Pastes a request, response, error log, or integration behavior and surfaces the root cause — auth mismatch, payload format, rate limit, missing header.
Best for: Engineers and technical founders stuck on an API call that should work.
---
name: api
description: >
Deepgram API reference for speech-to-text, text-to-speech, voice agents, audio intelligence,
and account management. Use whenever building with Deepgram APIs — REST or WebSocket. Covers
authentication, all endpoints, query parameters, request/response schemas, and WebSocket
message formats. Reference files are organized by domain: listen (STT), speak (TTS), agent
(voice agents), read (text/audio intelligence), models, projects, auth, and self-hosted.
---
# Deepgram API
Build with Deepgram's speech-to-text, text-to-speech, voice agent, and audio intelligence APIs.
## Getting Started
All API requests require authentication via API key or JWT:
- **API Key**: `Authorization: Token <API_KEY>`
- **JWT**: `Authorization: Bearer <JWT>`
Base servers:
- REST & STT/TTS WebSocket: `https://api.deepgram.com`
- Voice Agent WebSocket: `https://agent.deepgram.com`
## How Deepgram's APIs Fit Together
```
┌──────────────────────────────┐
│ api.deepgram.com │
└──────────────────────────────┘
│
┌──────────────┬──────────────┼──────────────┬──────────────┐
▼ ▼ ▼ ▼ ▼
/v1/listen /v2/listen /v1/speak /v1/read /v1/projects/*
Nova — ASR Flux — conv. TTS Text AI Management
REST or WSS WSS only REST or WSS REST only REST only
┌──────────────────────────────┐
│ agent.deepgram.com │
└──────────────────────────────┘
│
▼
/v1/agent/converse
WebSocket only
audio ──▶ STT ──▶ LLM ──▶ TTS ──▶ audio
(Deepgram orchestrates the full pipeline)
```
## Which API Should I Use?
```
Audio → text (transcription)?
├─ General-purpose transcription (captions, batch, call logs, live streams with custom turn logic)
│ └─ Nova models via /v1/listen
│ ├─ Pre-recorded file → REST POST https://api.deepgram.com/v1/listen?model=nova-3
│ └─ Live stream → WSS wss://api.deepgram.com/v1/listen?model=nova-3
│
└─ Conversational audio / voice-agent-style turn detection
└─ Flux models via /v2/listen
└─ Live stream → WSS wss://api.deepgram.com/v2/listen?model=flux-general-en
Text → audio?
├─ One-shot → REST POST /v1/speak
└─ Low-latency stream → WSS wss://api.deepgram.com/v1/speak
Full conversational voice agent (audio in, audio out)?
└─ WSS wss://agent.deepgram.com/v1/agent/converse
Deepgram handles STT + your configured LLM + TTS internally
Analyze text for insights?
└─ REST POST /v1/read
(summaries, sentiment, topics, intents)
```
## Speech-to-Text: Nova (`/v1/listen`) vs Flux (`/v2/listen`)

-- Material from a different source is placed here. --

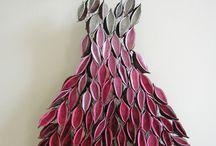 Clothing I like / dresses for a design event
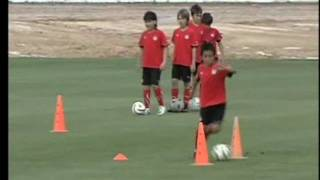 Olympiacos Soccer School Chicago - Registration Opens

Both model families are actively maintained and industry-leading. They solve different problems — pick the one that matches your use case.

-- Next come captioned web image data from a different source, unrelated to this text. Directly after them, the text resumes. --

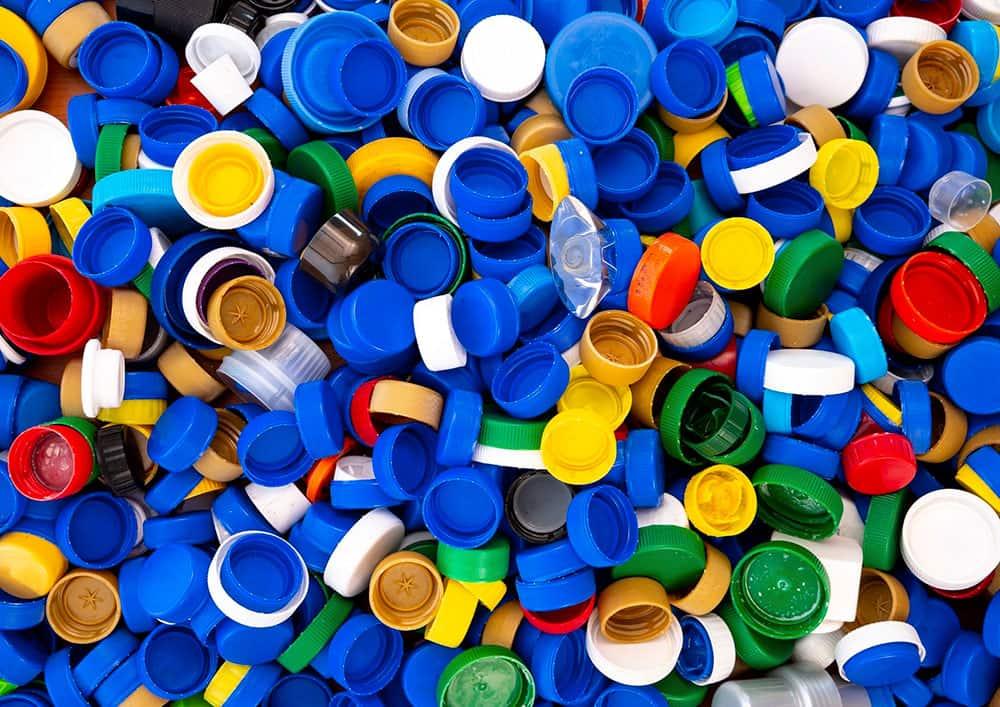Reciclaje de Tapones de plástico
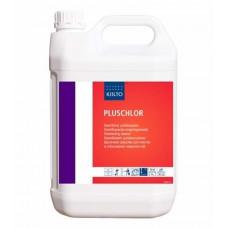 Щелочное средство для очистки, дезинфекции и отбеливания поверхностей на основе гипохлорита натрия, KIILTO PLUSCHLOR, 5 л (3 шт/упак), арт. 205174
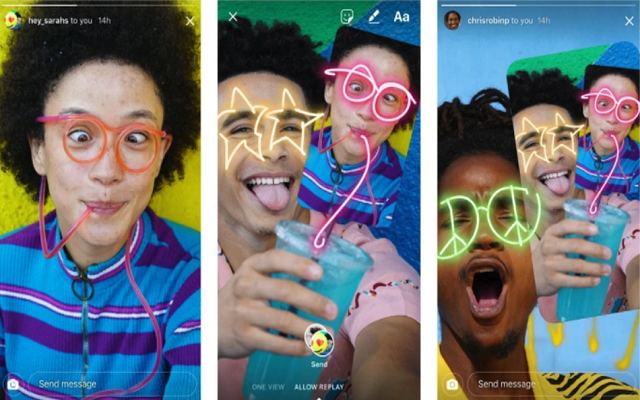Instagram will now Let you Doodle on Your Friend's Photos
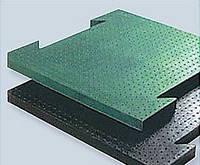 Цельнолитая резиновая плитка  700мм х 700мм х 20мм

| | Nova (`/v1/listen`) | Flux (`/v2/listen`) |
|---|---|---|
| Endpoint | `/v1/listen` | `/v2/listen` |
| Available models | `nova-3`, `nova-2`, `nova`, `enhanced`, `base` | `flux-general-en` |
| Best for | General transcription — captions, subtitles, call logs, batch | Conversational audio — voice agents, interactive assistants, turn-taking UIs |
| Output | Continuous transcript stream | Structured turn events + transcripts (built-in turn state machine) |
| Turn detection | Manual (`utterance_end_ms`, VAD events) | Built-in (EOT, eager-EOT, turn_index) |
| Transports | REST + WebSocket | WebSocket only |
| Intelligence overlays | Yes — `summarize`, `sentiment`, `topics`, `intents`, `diarize`, `redact`, etc. | No — smaller focused param set; no `smart_format` / `diarize` / `punctuate` |
| Mid-session reconfig | No (reconnect to change) | Yes (`Configure` message updates EOT thresholds + keyterms live) |
**Pick Nova (`/v1/listen`, `model=nova-3`) when:**
- Generating captions, subtitles, or transcripts for recorded media
- Running batch transcription over files (REST)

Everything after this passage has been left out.